Sous la présidence de Brice Oligui Nguema, le Gabon a franchi une étape financière majeure en clôturant l’année 2025 par le règlement intégral de ses arriérés envers ses créanciers multilatéraux. La Banque africaine de développement et la Banque mondiale ont ainsi été payées dans les délais, confirmant une volonté de restaurer la crédibilité financière du pays après plusieurs années de tensions budgétaires.

Ce rétablissement s’est matérialisé par un dernier décaissement d’environ 17 millions de dollars effectué juste avant la clôture de l’exercice budgétaire. L’opération, discrète mais déterminante, a permis à Libreville d’éviter toute situation de défaut technique et de normaliser ses relations avec ses principaux partenaires de financement du développement.
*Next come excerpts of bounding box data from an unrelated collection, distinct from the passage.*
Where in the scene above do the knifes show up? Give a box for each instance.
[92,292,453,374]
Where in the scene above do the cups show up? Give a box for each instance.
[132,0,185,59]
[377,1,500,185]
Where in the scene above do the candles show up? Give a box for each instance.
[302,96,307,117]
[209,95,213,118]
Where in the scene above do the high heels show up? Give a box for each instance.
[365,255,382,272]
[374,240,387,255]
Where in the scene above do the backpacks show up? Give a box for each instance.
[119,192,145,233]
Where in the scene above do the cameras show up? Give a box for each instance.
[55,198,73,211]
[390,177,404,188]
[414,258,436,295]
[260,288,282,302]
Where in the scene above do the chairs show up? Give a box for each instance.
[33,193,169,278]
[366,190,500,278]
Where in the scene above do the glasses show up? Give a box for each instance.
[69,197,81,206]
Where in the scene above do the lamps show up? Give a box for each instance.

Pourtant, dans le même temps, certaines agences de notation ont abaissé la note souveraine du Gabon. Cette décision crée un contraste saisissant entre la réalité des paiements effectués et la perception du risque diffusée sur les marchés internationaux, alimentant un sentiment d’injustice économique à Libreville.

Les analystes expliquent ce décalage par le fonctionnement même des notations, qui s’appuient sur des données historiques et des projections souvent établies avant la finalisation des paiements. Autrement dit, la photographie utilisée pour juger le Gabon correspond davantage à sa situation passée qu’à celle du 1er janvier 2026.

Pour Brice Oligui Nguema, l’enjeu est désormais de faire reconnaître ce redressement financier dans l’évaluation du pays. La poursuite de la discipline budgétaire et la transparence envers les partenaires internationaux seront décisives pour transformer cet effort comptable en véritable gain de crédibilité économique.